■ **Provided text**:
===============
Going anywhere with kids is like playing a twisted game of Russian Roulette. When you pull the trigger and leave the house you could end up with a scenario of a gentle adrenaline letdown with an anticlimactic outing or you could experience the unfortunate proverbial bullet.
Church is one of those destinations that seems to trigger the bullets. A scenario where large groups of people gather and there are expectations for appropriate behavior easily lends itself to becoming problematic. A recent attempt at attending church with my crew came with a hail of bullets.
The first bullet, I made this attempt alone. My husband was busy doing man stuff but my kids had their hearts set on church. Donuts and Sunday school are strong motivating factors for my kiddos… and me. Honestly an hour of sitting in church by myself with a hot cup of coffee sounded pretty amazing. So here I am getting the crew ready and out the door. Of course this process is hectic with a 6-year old, 4-year old, and a toddler but this particular morning it felt like the obstacles were abundant and the socks simply could not stay on the damn feet. In true parenting fashion, we were running late.
The second bullet, the drive. I should have taken the drive to church as a sign from God to turn the hell around. The toddler was a screaming demon and was spewing gibberish that sounded like she had suddenly acquired the ability to speak in tongues. The horror started to relent once we pulled into the church parking lot. All of my kids were suddenly giddy with excitement, thank God.
===============
■ **Excerpted records**:

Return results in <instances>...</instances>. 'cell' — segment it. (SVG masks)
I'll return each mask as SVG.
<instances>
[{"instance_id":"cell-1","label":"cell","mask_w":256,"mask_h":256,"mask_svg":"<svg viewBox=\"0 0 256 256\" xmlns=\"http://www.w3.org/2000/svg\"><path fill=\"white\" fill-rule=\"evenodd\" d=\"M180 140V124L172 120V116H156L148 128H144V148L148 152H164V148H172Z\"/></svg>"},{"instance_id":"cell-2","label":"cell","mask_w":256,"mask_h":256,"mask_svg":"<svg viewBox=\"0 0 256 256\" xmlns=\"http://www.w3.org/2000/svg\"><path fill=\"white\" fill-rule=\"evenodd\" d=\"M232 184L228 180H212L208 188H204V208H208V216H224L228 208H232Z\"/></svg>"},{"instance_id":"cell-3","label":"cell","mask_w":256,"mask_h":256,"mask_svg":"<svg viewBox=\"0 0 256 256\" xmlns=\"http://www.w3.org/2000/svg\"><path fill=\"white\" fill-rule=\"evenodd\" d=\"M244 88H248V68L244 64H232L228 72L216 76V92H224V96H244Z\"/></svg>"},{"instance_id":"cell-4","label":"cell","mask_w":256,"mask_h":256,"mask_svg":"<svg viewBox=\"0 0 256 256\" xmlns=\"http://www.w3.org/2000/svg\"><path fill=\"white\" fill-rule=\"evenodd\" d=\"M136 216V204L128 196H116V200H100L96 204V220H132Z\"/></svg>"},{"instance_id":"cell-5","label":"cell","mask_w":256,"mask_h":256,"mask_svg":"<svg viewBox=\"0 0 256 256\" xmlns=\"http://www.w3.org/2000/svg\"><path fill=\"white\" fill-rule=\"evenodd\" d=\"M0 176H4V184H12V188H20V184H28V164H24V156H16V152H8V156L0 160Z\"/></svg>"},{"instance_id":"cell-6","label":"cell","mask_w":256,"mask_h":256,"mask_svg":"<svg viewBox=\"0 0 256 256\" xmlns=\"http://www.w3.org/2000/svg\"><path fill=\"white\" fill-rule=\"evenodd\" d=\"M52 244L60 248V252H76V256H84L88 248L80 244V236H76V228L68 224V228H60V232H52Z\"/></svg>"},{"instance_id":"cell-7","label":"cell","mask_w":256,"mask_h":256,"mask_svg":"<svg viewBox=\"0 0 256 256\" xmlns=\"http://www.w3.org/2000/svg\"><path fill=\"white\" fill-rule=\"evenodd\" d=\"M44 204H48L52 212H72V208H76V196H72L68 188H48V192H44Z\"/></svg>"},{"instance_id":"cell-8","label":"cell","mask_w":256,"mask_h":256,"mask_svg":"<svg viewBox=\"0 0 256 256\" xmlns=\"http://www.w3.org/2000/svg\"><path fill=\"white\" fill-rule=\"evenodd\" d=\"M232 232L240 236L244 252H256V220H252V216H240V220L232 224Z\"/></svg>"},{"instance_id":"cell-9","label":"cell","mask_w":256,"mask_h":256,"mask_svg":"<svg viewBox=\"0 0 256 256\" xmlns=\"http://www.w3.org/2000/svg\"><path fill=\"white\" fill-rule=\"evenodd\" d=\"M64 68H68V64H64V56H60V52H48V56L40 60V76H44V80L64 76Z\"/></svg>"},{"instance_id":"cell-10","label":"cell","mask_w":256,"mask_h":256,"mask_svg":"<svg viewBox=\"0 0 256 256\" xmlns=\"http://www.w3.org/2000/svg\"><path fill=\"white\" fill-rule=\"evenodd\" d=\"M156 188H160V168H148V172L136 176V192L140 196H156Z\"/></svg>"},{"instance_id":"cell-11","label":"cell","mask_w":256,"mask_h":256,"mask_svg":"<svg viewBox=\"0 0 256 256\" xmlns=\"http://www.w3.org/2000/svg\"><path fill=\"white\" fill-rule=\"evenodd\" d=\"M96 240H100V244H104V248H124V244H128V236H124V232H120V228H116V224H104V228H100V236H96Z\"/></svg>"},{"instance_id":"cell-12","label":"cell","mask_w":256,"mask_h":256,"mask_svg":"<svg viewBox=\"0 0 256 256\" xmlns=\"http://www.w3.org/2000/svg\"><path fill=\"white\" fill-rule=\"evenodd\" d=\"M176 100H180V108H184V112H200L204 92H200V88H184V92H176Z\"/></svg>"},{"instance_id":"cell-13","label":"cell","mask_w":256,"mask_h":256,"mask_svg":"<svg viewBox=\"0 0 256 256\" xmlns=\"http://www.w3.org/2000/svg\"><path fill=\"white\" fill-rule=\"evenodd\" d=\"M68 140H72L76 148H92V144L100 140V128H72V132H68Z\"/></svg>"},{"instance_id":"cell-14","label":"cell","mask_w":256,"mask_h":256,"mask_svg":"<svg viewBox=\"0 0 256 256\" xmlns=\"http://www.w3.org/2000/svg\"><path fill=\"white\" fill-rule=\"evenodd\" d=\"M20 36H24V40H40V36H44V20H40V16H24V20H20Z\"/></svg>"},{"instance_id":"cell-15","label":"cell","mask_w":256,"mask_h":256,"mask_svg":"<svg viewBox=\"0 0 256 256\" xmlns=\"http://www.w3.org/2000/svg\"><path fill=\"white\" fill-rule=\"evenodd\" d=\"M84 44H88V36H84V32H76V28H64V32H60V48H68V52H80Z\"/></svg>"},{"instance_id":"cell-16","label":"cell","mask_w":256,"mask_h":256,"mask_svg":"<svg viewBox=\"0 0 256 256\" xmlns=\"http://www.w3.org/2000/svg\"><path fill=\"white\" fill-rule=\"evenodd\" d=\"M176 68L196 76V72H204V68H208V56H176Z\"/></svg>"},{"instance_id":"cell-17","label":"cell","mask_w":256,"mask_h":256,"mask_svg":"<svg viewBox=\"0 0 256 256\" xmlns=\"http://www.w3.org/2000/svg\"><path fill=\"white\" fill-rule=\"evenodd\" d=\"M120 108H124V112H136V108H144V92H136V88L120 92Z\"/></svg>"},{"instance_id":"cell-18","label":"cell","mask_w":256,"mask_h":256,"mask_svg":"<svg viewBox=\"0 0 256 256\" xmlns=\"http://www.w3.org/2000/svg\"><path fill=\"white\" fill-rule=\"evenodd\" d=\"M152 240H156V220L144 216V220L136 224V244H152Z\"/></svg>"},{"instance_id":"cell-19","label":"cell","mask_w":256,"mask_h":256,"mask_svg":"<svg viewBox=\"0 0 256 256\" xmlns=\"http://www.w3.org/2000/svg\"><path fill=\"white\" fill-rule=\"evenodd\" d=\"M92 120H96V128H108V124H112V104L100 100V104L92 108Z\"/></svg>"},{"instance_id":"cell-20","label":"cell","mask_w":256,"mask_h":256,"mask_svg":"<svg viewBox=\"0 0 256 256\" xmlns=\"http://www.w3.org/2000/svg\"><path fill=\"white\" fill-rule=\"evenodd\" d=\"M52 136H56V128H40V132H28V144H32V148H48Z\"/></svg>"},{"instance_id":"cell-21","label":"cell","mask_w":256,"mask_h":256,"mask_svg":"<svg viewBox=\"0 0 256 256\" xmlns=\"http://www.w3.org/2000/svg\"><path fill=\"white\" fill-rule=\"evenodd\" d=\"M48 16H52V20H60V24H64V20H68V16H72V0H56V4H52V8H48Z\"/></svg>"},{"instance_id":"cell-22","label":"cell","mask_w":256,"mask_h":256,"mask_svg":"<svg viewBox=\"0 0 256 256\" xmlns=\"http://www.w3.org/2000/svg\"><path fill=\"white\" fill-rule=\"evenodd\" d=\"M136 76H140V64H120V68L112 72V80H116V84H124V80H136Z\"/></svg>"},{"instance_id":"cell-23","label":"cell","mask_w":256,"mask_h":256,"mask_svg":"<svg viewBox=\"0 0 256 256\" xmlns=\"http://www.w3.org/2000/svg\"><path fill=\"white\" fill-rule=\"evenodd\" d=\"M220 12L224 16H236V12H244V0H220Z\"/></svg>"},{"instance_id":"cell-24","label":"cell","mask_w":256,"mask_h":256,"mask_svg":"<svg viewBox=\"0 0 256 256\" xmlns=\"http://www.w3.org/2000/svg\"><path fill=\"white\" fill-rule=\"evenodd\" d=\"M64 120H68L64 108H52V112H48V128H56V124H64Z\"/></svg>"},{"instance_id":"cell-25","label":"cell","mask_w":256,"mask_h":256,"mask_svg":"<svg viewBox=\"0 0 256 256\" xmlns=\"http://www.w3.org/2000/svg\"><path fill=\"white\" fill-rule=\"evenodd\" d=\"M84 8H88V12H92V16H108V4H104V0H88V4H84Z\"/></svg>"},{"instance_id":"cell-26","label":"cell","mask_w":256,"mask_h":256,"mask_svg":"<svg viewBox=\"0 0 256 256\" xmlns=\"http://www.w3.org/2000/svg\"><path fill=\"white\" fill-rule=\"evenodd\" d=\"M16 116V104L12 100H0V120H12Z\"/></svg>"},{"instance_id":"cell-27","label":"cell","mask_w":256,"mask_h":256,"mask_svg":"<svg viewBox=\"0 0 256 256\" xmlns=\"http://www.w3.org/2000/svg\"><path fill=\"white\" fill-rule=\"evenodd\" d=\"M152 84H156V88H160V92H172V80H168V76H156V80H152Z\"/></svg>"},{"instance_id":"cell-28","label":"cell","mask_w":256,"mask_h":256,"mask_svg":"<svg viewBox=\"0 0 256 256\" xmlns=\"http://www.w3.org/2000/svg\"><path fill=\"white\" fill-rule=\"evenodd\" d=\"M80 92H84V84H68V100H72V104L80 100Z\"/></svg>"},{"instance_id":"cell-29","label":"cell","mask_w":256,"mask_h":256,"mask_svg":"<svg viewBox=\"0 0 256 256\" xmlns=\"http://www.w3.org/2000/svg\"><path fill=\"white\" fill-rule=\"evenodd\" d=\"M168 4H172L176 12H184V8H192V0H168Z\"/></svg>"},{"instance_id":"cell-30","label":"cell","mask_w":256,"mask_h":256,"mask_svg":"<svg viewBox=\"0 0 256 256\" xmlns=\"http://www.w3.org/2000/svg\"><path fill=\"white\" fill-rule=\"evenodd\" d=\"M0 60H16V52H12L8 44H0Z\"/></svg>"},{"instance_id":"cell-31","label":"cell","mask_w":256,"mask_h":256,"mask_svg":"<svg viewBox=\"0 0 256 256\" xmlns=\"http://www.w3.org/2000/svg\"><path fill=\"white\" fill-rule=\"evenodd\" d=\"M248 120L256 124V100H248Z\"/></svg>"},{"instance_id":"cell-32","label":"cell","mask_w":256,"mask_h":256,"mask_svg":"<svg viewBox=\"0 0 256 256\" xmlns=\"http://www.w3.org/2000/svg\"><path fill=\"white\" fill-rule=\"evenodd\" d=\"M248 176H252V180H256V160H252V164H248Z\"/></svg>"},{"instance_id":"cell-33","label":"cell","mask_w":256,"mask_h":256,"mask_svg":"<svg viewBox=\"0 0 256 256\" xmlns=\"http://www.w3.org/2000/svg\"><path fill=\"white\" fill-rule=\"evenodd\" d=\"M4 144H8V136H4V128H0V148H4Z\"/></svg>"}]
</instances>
===============
■ **Exercise requirements**:
(1) Using the text about taking kids to church, decide whether each statement agrees with it. Answer yes or no for each, and quote the words from the text that settle it.
(a) The husband went to church with the family.
(b) The family was running late that morning.
(c) The toddler was calm during the drive.
(2) From the text about taking kids to church, write out word for word the part that opens with the words containing "The first bullet, I" and closes with "were running late.".

■ **Answers for the tasks**:
(1)
(a) No: "I made this attempt alone. My husband was busy doing man stuff"
(b) Yes: "In true parenting fashion, we were running late."
(c) No: "The toddler was a screaming demon"

(2)
The first bullet, I made this attempt alone. My husband was busy doing man stuff but my kids had their hearts set on church. Donuts and Sunday school are strong motivating factors for my kiddos… and me. Honestly an hour of sitting in church by myself with a hot cup of coffee sounded pretty amazing. So here I am getting the crew ready and out the door. Of course this process is hectic with a 6-year old, 4-year old, and a toddler but this particular morning it felt like the obstacles were abundant and the socks simply could not stay on the damn feet. In true parenting fashion, we were running late.